El Chapo Sentenced To Life In Prison Plus 30 Years



Mexican drug lord Joaquin Archivaldo Guzman, popularly known as "El Chapo" was found guilty of running a murderous criminal enterprise and was convicted to a life sentence plus 30years in prison. He was forced to make a sudden departure to the highest-security prison in Colorado, U.S. to serve the term.
A government helicopter whisked the notorious drug lord known for his daring jailbreaks, out of New York City on Wednesday after the sentencing in federal court in Brooklyn.
The drug lord had been protected in Mexico by an army of gangsters who were part of the notorious Sinaloa cartel he founded in 1989. Under Guzman, the Sinloa cartel smuggled hundreds of thousands of tons of cocaine, heroin and marijuana to the US.
Since 2017, Guzman, 62, has been extradited in the US to face drug-trafficking charges.
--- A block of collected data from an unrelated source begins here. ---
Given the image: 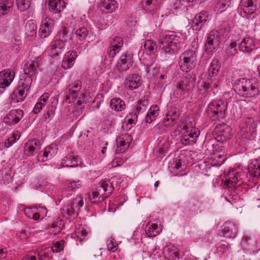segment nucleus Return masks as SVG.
Wrapping results in <instances>:
<instances>
[{"instance_id": "obj_1", "label": "nucleus", "mask_w": 260, "mask_h": 260, "mask_svg": "<svg viewBox=\"0 0 260 260\" xmlns=\"http://www.w3.org/2000/svg\"><path fill=\"white\" fill-rule=\"evenodd\" d=\"M81 89V82L77 80L70 84L67 87L65 101L68 103L77 101L74 106V113L76 117L81 115L85 108V104L88 101L87 94Z\"/></svg>"}, {"instance_id": "obj_2", "label": "nucleus", "mask_w": 260, "mask_h": 260, "mask_svg": "<svg viewBox=\"0 0 260 260\" xmlns=\"http://www.w3.org/2000/svg\"><path fill=\"white\" fill-rule=\"evenodd\" d=\"M235 92L240 96L253 98L259 94L260 82L257 78H239L234 81Z\"/></svg>"}, {"instance_id": "obj_3", "label": "nucleus", "mask_w": 260, "mask_h": 260, "mask_svg": "<svg viewBox=\"0 0 260 260\" xmlns=\"http://www.w3.org/2000/svg\"><path fill=\"white\" fill-rule=\"evenodd\" d=\"M186 39L180 33L170 32L163 37L160 47L165 54H174L180 49Z\"/></svg>"}, {"instance_id": "obj_4", "label": "nucleus", "mask_w": 260, "mask_h": 260, "mask_svg": "<svg viewBox=\"0 0 260 260\" xmlns=\"http://www.w3.org/2000/svg\"><path fill=\"white\" fill-rule=\"evenodd\" d=\"M228 104L221 100L211 101L207 107V114L212 121L220 120L225 118Z\"/></svg>"}, {"instance_id": "obj_5", "label": "nucleus", "mask_w": 260, "mask_h": 260, "mask_svg": "<svg viewBox=\"0 0 260 260\" xmlns=\"http://www.w3.org/2000/svg\"><path fill=\"white\" fill-rule=\"evenodd\" d=\"M113 181L111 183L107 180L100 182L96 190L89 196L90 201L96 204L104 201L113 191Z\"/></svg>"}, {"instance_id": "obj_6", "label": "nucleus", "mask_w": 260, "mask_h": 260, "mask_svg": "<svg viewBox=\"0 0 260 260\" xmlns=\"http://www.w3.org/2000/svg\"><path fill=\"white\" fill-rule=\"evenodd\" d=\"M195 80L191 76L187 75L181 78L174 89V94L177 98L183 100L188 95V92L194 85Z\"/></svg>"}, {"instance_id": "obj_7", "label": "nucleus", "mask_w": 260, "mask_h": 260, "mask_svg": "<svg viewBox=\"0 0 260 260\" xmlns=\"http://www.w3.org/2000/svg\"><path fill=\"white\" fill-rule=\"evenodd\" d=\"M197 54L194 51L188 50L182 53L178 61L180 70L184 72H188L196 67Z\"/></svg>"}, {"instance_id": "obj_8", "label": "nucleus", "mask_w": 260, "mask_h": 260, "mask_svg": "<svg viewBox=\"0 0 260 260\" xmlns=\"http://www.w3.org/2000/svg\"><path fill=\"white\" fill-rule=\"evenodd\" d=\"M179 127L181 129L185 131L181 139V142L183 145H192L196 142L197 138L200 134V131L199 128L188 126L186 123L184 122L180 123Z\"/></svg>"}, {"instance_id": "obj_9", "label": "nucleus", "mask_w": 260, "mask_h": 260, "mask_svg": "<svg viewBox=\"0 0 260 260\" xmlns=\"http://www.w3.org/2000/svg\"><path fill=\"white\" fill-rule=\"evenodd\" d=\"M134 63V55L130 51H126L121 55L114 70L118 73H122L130 69Z\"/></svg>"}, {"instance_id": "obj_10", "label": "nucleus", "mask_w": 260, "mask_h": 260, "mask_svg": "<svg viewBox=\"0 0 260 260\" xmlns=\"http://www.w3.org/2000/svg\"><path fill=\"white\" fill-rule=\"evenodd\" d=\"M84 205L83 198L78 196L73 201L69 202L64 205L61 209L60 211L62 216L64 217L71 216L77 213L80 208Z\"/></svg>"}, {"instance_id": "obj_11", "label": "nucleus", "mask_w": 260, "mask_h": 260, "mask_svg": "<svg viewBox=\"0 0 260 260\" xmlns=\"http://www.w3.org/2000/svg\"><path fill=\"white\" fill-rule=\"evenodd\" d=\"M220 39L221 36L218 31L216 30L211 31L205 45L206 52L208 54L213 53L219 45Z\"/></svg>"}, {"instance_id": "obj_12", "label": "nucleus", "mask_w": 260, "mask_h": 260, "mask_svg": "<svg viewBox=\"0 0 260 260\" xmlns=\"http://www.w3.org/2000/svg\"><path fill=\"white\" fill-rule=\"evenodd\" d=\"M54 25V20L46 16L43 17L39 30V35L41 38L48 37L52 32Z\"/></svg>"}, {"instance_id": "obj_13", "label": "nucleus", "mask_w": 260, "mask_h": 260, "mask_svg": "<svg viewBox=\"0 0 260 260\" xmlns=\"http://www.w3.org/2000/svg\"><path fill=\"white\" fill-rule=\"evenodd\" d=\"M256 10L254 0H241L239 6V13L243 17L249 18Z\"/></svg>"}, {"instance_id": "obj_14", "label": "nucleus", "mask_w": 260, "mask_h": 260, "mask_svg": "<svg viewBox=\"0 0 260 260\" xmlns=\"http://www.w3.org/2000/svg\"><path fill=\"white\" fill-rule=\"evenodd\" d=\"M204 209L203 202L199 199L189 200L184 209V213L188 216L196 215L201 213Z\"/></svg>"}, {"instance_id": "obj_15", "label": "nucleus", "mask_w": 260, "mask_h": 260, "mask_svg": "<svg viewBox=\"0 0 260 260\" xmlns=\"http://www.w3.org/2000/svg\"><path fill=\"white\" fill-rule=\"evenodd\" d=\"M42 62V57L38 56L33 60L27 62L24 66V73L34 77L38 73Z\"/></svg>"}, {"instance_id": "obj_16", "label": "nucleus", "mask_w": 260, "mask_h": 260, "mask_svg": "<svg viewBox=\"0 0 260 260\" xmlns=\"http://www.w3.org/2000/svg\"><path fill=\"white\" fill-rule=\"evenodd\" d=\"M132 139L131 136L127 133H124L120 134L116 139L117 145L116 153L124 152L128 147Z\"/></svg>"}, {"instance_id": "obj_17", "label": "nucleus", "mask_w": 260, "mask_h": 260, "mask_svg": "<svg viewBox=\"0 0 260 260\" xmlns=\"http://www.w3.org/2000/svg\"><path fill=\"white\" fill-rule=\"evenodd\" d=\"M123 45V38L116 37L112 39L110 41V45L107 50V54L111 58H114L121 50Z\"/></svg>"}, {"instance_id": "obj_18", "label": "nucleus", "mask_w": 260, "mask_h": 260, "mask_svg": "<svg viewBox=\"0 0 260 260\" xmlns=\"http://www.w3.org/2000/svg\"><path fill=\"white\" fill-rule=\"evenodd\" d=\"M238 231V224L231 221H225L222 226V235L227 238H235L237 235Z\"/></svg>"}, {"instance_id": "obj_19", "label": "nucleus", "mask_w": 260, "mask_h": 260, "mask_svg": "<svg viewBox=\"0 0 260 260\" xmlns=\"http://www.w3.org/2000/svg\"><path fill=\"white\" fill-rule=\"evenodd\" d=\"M218 86L217 82L213 81L210 79H207L201 82L199 90L209 95H215L218 91Z\"/></svg>"}, {"instance_id": "obj_20", "label": "nucleus", "mask_w": 260, "mask_h": 260, "mask_svg": "<svg viewBox=\"0 0 260 260\" xmlns=\"http://www.w3.org/2000/svg\"><path fill=\"white\" fill-rule=\"evenodd\" d=\"M225 179L223 180L224 185L229 187L235 185L240 180L243 179L239 172L236 169H232L228 171L224 175Z\"/></svg>"}, {"instance_id": "obj_21", "label": "nucleus", "mask_w": 260, "mask_h": 260, "mask_svg": "<svg viewBox=\"0 0 260 260\" xmlns=\"http://www.w3.org/2000/svg\"><path fill=\"white\" fill-rule=\"evenodd\" d=\"M66 45L62 42H58L55 40L51 42L46 49L47 54L52 57L59 56L64 51Z\"/></svg>"}, {"instance_id": "obj_22", "label": "nucleus", "mask_w": 260, "mask_h": 260, "mask_svg": "<svg viewBox=\"0 0 260 260\" xmlns=\"http://www.w3.org/2000/svg\"><path fill=\"white\" fill-rule=\"evenodd\" d=\"M23 116V111L19 109L11 110L4 117V122L10 125H14L19 122Z\"/></svg>"}, {"instance_id": "obj_23", "label": "nucleus", "mask_w": 260, "mask_h": 260, "mask_svg": "<svg viewBox=\"0 0 260 260\" xmlns=\"http://www.w3.org/2000/svg\"><path fill=\"white\" fill-rule=\"evenodd\" d=\"M142 6L146 11L150 12L154 15L157 14L156 17H158L160 15L161 17H164V15L161 12L160 4L156 2L155 0H142Z\"/></svg>"}, {"instance_id": "obj_24", "label": "nucleus", "mask_w": 260, "mask_h": 260, "mask_svg": "<svg viewBox=\"0 0 260 260\" xmlns=\"http://www.w3.org/2000/svg\"><path fill=\"white\" fill-rule=\"evenodd\" d=\"M15 73L10 69H6L0 72V88L8 87L13 81Z\"/></svg>"}, {"instance_id": "obj_25", "label": "nucleus", "mask_w": 260, "mask_h": 260, "mask_svg": "<svg viewBox=\"0 0 260 260\" xmlns=\"http://www.w3.org/2000/svg\"><path fill=\"white\" fill-rule=\"evenodd\" d=\"M209 18V12L206 11H202L197 14L192 20V26L193 29H200L208 20Z\"/></svg>"}, {"instance_id": "obj_26", "label": "nucleus", "mask_w": 260, "mask_h": 260, "mask_svg": "<svg viewBox=\"0 0 260 260\" xmlns=\"http://www.w3.org/2000/svg\"><path fill=\"white\" fill-rule=\"evenodd\" d=\"M125 86L131 90L137 89L141 85V77L138 74H133L127 76L124 81Z\"/></svg>"}, {"instance_id": "obj_27", "label": "nucleus", "mask_w": 260, "mask_h": 260, "mask_svg": "<svg viewBox=\"0 0 260 260\" xmlns=\"http://www.w3.org/2000/svg\"><path fill=\"white\" fill-rule=\"evenodd\" d=\"M41 149L39 140L35 139L27 141L24 145V150L27 156H32Z\"/></svg>"}, {"instance_id": "obj_28", "label": "nucleus", "mask_w": 260, "mask_h": 260, "mask_svg": "<svg viewBox=\"0 0 260 260\" xmlns=\"http://www.w3.org/2000/svg\"><path fill=\"white\" fill-rule=\"evenodd\" d=\"M239 50L243 52L250 53L255 49V41L252 37L247 36L239 45Z\"/></svg>"}, {"instance_id": "obj_29", "label": "nucleus", "mask_w": 260, "mask_h": 260, "mask_svg": "<svg viewBox=\"0 0 260 260\" xmlns=\"http://www.w3.org/2000/svg\"><path fill=\"white\" fill-rule=\"evenodd\" d=\"M241 245L244 250L248 251L250 253L254 252L257 247L255 238L246 235L244 236Z\"/></svg>"}, {"instance_id": "obj_30", "label": "nucleus", "mask_w": 260, "mask_h": 260, "mask_svg": "<svg viewBox=\"0 0 260 260\" xmlns=\"http://www.w3.org/2000/svg\"><path fill=\"white\" fill-rule=\"evenodd\" d=\"M77 57V53L76 51L71 50L67 52L64 54L62 61V67L65 70L70 69L74 64L75 60Z\"/></svg>"}, {"instance_id": "obj_31", "label": "nucleus", "mask_w": 260, "mask_h": 260, "mask_svg": "<svg viewBox=\"0 0 260 260\" xmlns=\"http://www.w3.org/2000/svg\"><path fill=\"white\" fill-rule=\"evenodd\" d=\"M57 148L56 146L51 145L46 147L43 154L40 153L37 156L38 160L39 161H45L51 158L57 153Z\"/></svg>"}, {"instance_id": "obj_32", "label": "nucleus", "mask_w": 260, "mask_h": 260, "mask_svg": "<svg viewBox=\"0 0 260 260\" xmlns=\"http://www.w3.org/2000/svg\"><path fill=\"white\" fill-rule=\"evenodd\" d=\"M37 26L33 20H28L25 26L26 38L28 41H32L37 35Z\"/></svg>"}, {"instance_id": "obj_33", "label": "nucleus", "mask_w": 260, "mask_h": 260, "mask_svg": "<svg viewBox=\"0 0 260 260\" xmlns=\"http://www.w3.org/2000/svg\"><path fill=\"white\" fill-rule=\"evenodd\" d=\"M161 227L158 225V222L156 221L149 222L145 229L146 234L149 237H154L157 236L161 232Z\"/></svg>"}, {"instance_id": "obj_34", "label": "nucleus", "mask_w": 260, "mask_h": 260, "mask_svg": "<svg viewBox=\"0 0 260 260\" xmlns=\"http://www.w3.org/2000/svg\"><path fill=\"white\" fill-rule=\"evenodd\" d=\"M80 162V159L77 155L74 153H71L62 159L61 164L63 167H76Z\"/></svg>"}, {"instance_id": "obj_35", "label": "nucleus", "mask_w": 260, "mask_h": 260, "mask_svg": "<svg viewBox=\"0 0 260 260\" xmlns=\"http://www.w3.org/2000/svg\"><path fill=\"white\" fill-rule=\"evenodd\" d=\"M230 127L224 123L219 124L216 126L214 133L218 137H223L224 139L230 138Z\"/></svg>"}, {"instance_id": "obj_36", "label": "nucleus", "mask_w": 260, "mask_h": 260, "mask_svg": "<svg viewBox=\"0 0 260 260\" xmlns=\"http://www.w3.org/2000/svg\"><path fill=\"white\" fill-rule=\"evenodd\" d=\"M34 78L24 73L20 77L18 86L26 90V91H28L31 85Z\"/></svg>"}, {"instance_id": "obj_37", "label": "nucleus", "mask_w": 260, "mask_h": 260, "mask_svg": "<svg viewBox=\"0 0 260 260\" xmlns=\"http://www.w3.org/2000/svg\"><path fill=\"white\" fill-rule=\"evenodd\" d=\"M49 10L54 13H59L66 7L65 3L61 0H49L48 2Z\"/></svg>"}, {"instance_id": "obj_38", "label": "nucleus", "mask_w": 260, "mask_h": 260, "mask_svg": "<svg viewBox=\"0 0 260 260\" xmlns=\"http://www.w3.org/2000/svg\"><path fill=\"white\" fill-rule=\"evenodd\" d=\"M27 92L26 90L18 86L17 88L15 89L12 94V101L15 103L23 101L27 95Z\"/></svg>"}, {"instance_id": "obj_39", "label": "nucleus", "mask_w": 260, "mask_h": 260, "mask_svg": "<svg viewBox=\"0 0 260 260\" xmlns=\"http://www.w3.org/2000/svg\"><path fill=\"white\" fill-rule=\"evenodd\" d=\"M88 234L86 230L82 227L76 229L74 233L71 234V237L77 241L76 244H81L82 240Z\"/></svg>"}, {"instance_id": "obj_40", "label": "nucleus", "mask_w": 260, "mask_h": 260, "mask_svg": "<svg viewBox=\"0 0 260 260\" xmlns=\"http://www.w3.org/2000/svg\"><path fill=\"white\" fill-rule=\"evenodd\" d=\"M165 257L168 260H179V252L178 249L174 247H167L164 252Z\"/></svg>"}, {"instance_id": "obj_41", "label": "nucleus", "mask_w": 260, "mask_h": 260, "mask_svg": "<svg viewBox=\"0 0 260 260\" xmlns=\"http://www.w3.org/2000/svg\"><path fill=\"white\" fill-rule=\"evenodd\" d=\"M159 107L157 105L151 106L146 117V122L147 123H150L152 121H154L156 117L159 115Z\"/></svg>"}, {"instance_id": "obj_42", "label": "nucleus", "mask_w": 260, "mask_h": 260, "mask_svg": "<svg viewBox=\"0 0 260 260\" xmlns=\"http://www.w3.org/2000/svg\"><path fill=\"white\" fill-rule=\"evenodd\" d=\"M100 7L103 8L108 13H112L118 7L117 2L115 0H101L99 4Z\"/></svg>"}, {"instance_id": "obj_43", "label": "nucleus", "mask_w": 260, "mask_h": 260, "mask_svg": "<svg viewBox=\"0 0 260 260\" xmlns=\"http://www.w3.org/2000/svg\"><path fill=\"white\" fill-rule=\"evenodd\" d=\"M66 190L62 192V195L64 197H69L71 195V193L67 192L75 191L76 189L80 188L82 186V182L80 180H78L75 181H70L67 184Z\"/></svg>"}, {"instance_id": "obj_44", "label": "nucleus", "mask_w": 260, "mask_h": 260, "mask_svg": "<svg viewBox=\"0 0 260 260\" xmlns=\"http://www.w3.org/2000/svg\"><path fill=\"white\" fill-rule=\"evenodd\" d=\"M74 29L75 30L74 35L77 41L80 42L84 41L88 35L87 29L84 26L80 27L79 25L78 27H75Z\"/></svg>"}, {"instance_id": "obj_45", "label": "nucleus", "mask_w": 260, "mask_h": 260, "mask_svg": "<svg viewBox=\"0 0 260 260\" xmlns=\"http://www.w3.org/2000/svg\"><path fill=\"white\" fill-rule=\"evenodd\" d=\"M110 106L112 109L116 111H121L125 108V104L124 101L120 98H113L110 102Z\"/></svg>"}, {"instance_id": "obj_46", "label": "nucleus", "mask_w": 260, "mask_h": 260, "mask_svg": "<svg viewBox=\"0 0 260 260\" xmlns=\"http://www.w3.org/2000/svg\"><path fill=\"white\" fill-rule=\"evenodd\" d=\"M220 69V62L218 59H214L208 69V74L211 77L216 76Z\"/></svg>"}, {"instance_id": "obj_47", "label": "nucleus", "mask_w": 260, "mask_h": 260, "mask_svg": "<svg viewBox=\"0 0 260 260\" xmlns=\"http://www.w3.org/2000/svg\"><path fill=\"white\" fill-rule=\"evenodd\" d=\"M144 49L148 54H151L156 52L157 45L154 41L148 39L146 40L143 45Z\"/></svg>"}, {"instance_id": "obj_48", "label": "nucleus", "mask_w": 260, "mask_h": 260, "mask_svg": "<svg viewBox=\"0 0 260 260\" xmlns=\"http://www.w3.org/2000/svg\"><path fill=\"white\" fill-rule=\"evenodd\" d=\"M231 0H218L215 4L214 10L216 13H221L225 11L230 5Z\"/></svg>"}, {"instance_id": "obj_49", "label": "nucleus", "mask_w": 260, "mask_h": 260, "mask_svg": "<svg viewBox=\"0 0 260 260\" xmlns=\"http://www.w3.org/2000/svg\"><path fill=\"white\" fill-rule=\"evenodd\" d=\"M69 29L66 26H63L61 29L58 32L55 38L57 42H62V44L66 45L68 41Z\"/></svg>"}, {"instance_id": "obj_50", "label": "nucleus", "mask_w": 260, "mask_h": 260, "mask_svg": "<svg viewBox=\"0 0 260 260\" xmlns=\"http://www.w3.org/2000/svg\"><path fill=\"white\" fill-rule=\"evenodd\" d=\"M249 175L254 178H260V159L256 160L249 167Z\"/></svg>"}, {"instance_id": "obj_51", "label": "nucleus", "mask_w": 260, "mask_h": 260, "mask_svg": "<svg viewBox=\"0 0 260 260\" xmlns=\"http://www.w3.org/2000/svg\"><path fill=\"white\" fill-rule=\"evenodd\" d=\"M12 171L10 168H4L0 171V181L4 184L9 183L12 180Z\"/></svg>"}, {"instance_id": "obj_52", "label": "nucleus", "mask_w": 260, "mask_h": 260, "mask_svg": "<svg viewBox=\"0 0 260 260\" xmlns=\"http://www.w3.org/2000/svg\"><path fill=\"white\" fill-rule=\"evenodd\" d=\"M13 6L10 0H0V16L6 15Z\"/></svg>"}, {"instance_id": "obj_53", "label": "nucleus", "mask_w": 260, "mask_h": 260, "mask_svg": "<svg viewBox=\"0 0 260 260\" xmlns=\"http://www.w3.org/2000/svg\"><path fill=\"white\" fill-rule=\"evenodd\" d=\"M245 122L246 126L243 128V131L246 133H250V135L253 134L255 128V124L253 118L248 117Z\"/></svg>"}, {"instance_id": "obj_54", "label": "nucleus", "mask_w": 260, "mask_h": 260, "mask_svg": "<svg viewBox=\"0 0 260 260\" xmlns=\"http://www.w3.org/2000/svg\"><path fill=\"white\" fill-rule=\"evenodd\" d=\"M158 144L159 145V150L162 154L166 153L170 147V142L167 138H159Z\"/></svg>"}, {"instance_id": "obj_55", "label": "nucleus", "mask_w": 260, "mask_h": 260, "mask_svg": "<svg viewBox=\"0 0 260 260\" xmlns=\"http://www.w3.org/2000/svg\"><path fill=\"white\" fill-rule=\"evenodd\" d=\"M55 107L52 105H50L44 115L43 119L45 121H49L54 115Z\"/></svg>"}, {"instance_id": "obj_56", "label": "nucleus", "mask_w": 260, "mask_h": 260, "mask_svg": "<svg viewBox=\"0 0 260 260\" xmlns=\"http://www.w3.org/2000/svg\"><path fill=\"white\" fill-rule=\"evenodd\" d=\"M20 138V135L19 133H16V134H12L10 137L5 141L4 144L6 147H10L13 144L16 142V140H18Z\"/></svg>"}, {"instance_id": "obj_57", "label": "nucleus", "mask_w": 260, "mask_h": 260, "mask_svg": "<svg viewBox=\"0 0 260 260\" xmlns=\"http://www.w3.org/2000/svg\"><path fill=\"white\" fill-rule=\"evenodd\" d=\"M215 140L211 139L206 141L204 143V146L206 148V150L208 151L209 153H213L215 151V147L217 146L215 144Z\"/></svg>"}, {"instance_id": "obj_58", "label": "nucleus", "mask_w": 260, "mask_h": 260, "mask_svg": "<svg viewBox=\"0 0 260 260\" xmlns=\"http://www.w3.org/2000/svg\"><path fill=\"white\" fill-rule=\"evenodd\" d=\"M117 246L118 244L114 238L111 237L107 240V247L109 251L115 252Z\"/></svg>"}, {"instance_id": "obj_59", "label": "nucleus", "mask_w": 260, "mask_h": 260, "mask_svg": "<svg viewBox=\"0 0 260 260\" xmlns=\"http://www.w3.org/2000/svg\"><path fill=\"white\" fill-rule=\"evenodd\" d=\"M18 8L21 11L26 10L30 5V0H16Z\"/></svg>"}, {"instance_id": "obj_60", "label": "nucleus", "mask_w": 260, "mask_h": 260, "mask_svg": "<svg viewBox=\"0 0 260 260\" xmlns=\"http://www.w3.org/2000/svg\"><path fill=\"white\" fill-rule=\"evenodd\" d=\"M61 222L62 221L60 220L54 222L51 225L50 232L54 235H56V234L60 232L61 229Z\"/></svg>"}, {"instance_id": "obj_61", "label": "nucleus", "mask_w": 260, "mask_h": 260, "mask_svg": "<svg viewBox=\"0 0 260 260\" xmlns=\"http://www.w3.org/2000/svg\"><path fill=\"white\" fill-rule=\"evenodd\" d=\"M225 156L221 154L215 155L212 160V164L215 166L221 165L225 160Z\"/></svg>"}, {"instance_id": "obj_62", "label": "nucleus", "mask_w": 260, "mask_h": 260, "mask_svg": "<svg viewBox=\"0 0 260 260\" xmlns=\"http://www.w3.org/2000/svg\"><path fill=\"white\" fill-rule=\"evenodd\" d=\"M176 123L175 117L172 118L168 115L166 114L164 118L162 124L166 127H169L174 125Z\"/></svg>"}, {"instance_id": "obj_63", "label": "nucleus", "mask_w": 260, "mask_h": 260, "mask_svg": "<svg viewBox=\"0 0 260 260\" xmlns=\"http://www.w3.org/2000/svg\"><path fill=\"white\" fill-rule=\"evenodd\" d=\"M64 241L63 240L55 242L52 247V251L53 252H59L61 251L64 248Z\"/></svg>"}, {"instance_id": "obj_64", "label": "nucleus", "mask_w": 260, "mask_h": 260, "mask_svg": "<svg viewBox=\"0 0 260 260\" xmlns=\"http://www.w3.org/2000/svg\"><path fill=\"white\" fill-rule=\"evenodd\" d=\"M20 45L21 40L20 39L14 38L12 40L11 47L14 51L18 52L20 49Z\"/></svg>"}]
</instances>
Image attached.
He had been the subject of extreme security measures. Authorities were determined to prevent any legendary jailbreaks in Mexico, including the one in 2015 involving a mile-long (1.6 kilometer-long) tunnel dug to the shower in his cell.



Guzman was put in solitary confinement in a high-security wing of the Manhattan jail that has housed terrorists and mobsters.

"When extradited,  expected to have a fair trial where justice was blind and my fame would not be a factor, but what happened was actually the opposite," he said before the sentence was imposed.
"I drink unsanitary water, no air or sunlight, and the air pumped in makes my ears and throat hurt," he said about his conditions at sentencing. "This has been psychological, emotional and mental torture 24 hours a day."


"The government of the United States will send me to a prison where my name will never be heard again. I will take this opportunity to say there was no justice here." he said


For pretrial hearings in Brooklyn, authorities transporting Guzman to and from jail shut down the Brooklyn Bridge to make way for a police motorcade that includes a SWAT team and an ambulance, all tracked by helicopters. Once the trial started, they secretly kept him locked up in the bowels of the courthouse during the week to make the logistics less arduous.


The apparent next — and last — stop for Guzman: a prison called the "Alcatraz of the Rockies."
Unabomber Ted Kaczynski, Boston Marathon bomber Dzhokhar Tsarnaev, Sept. 11 conspirator Zacarias Moussaoui and Oklahoma City bombing accomplice Terry Nichols are among those who call it home.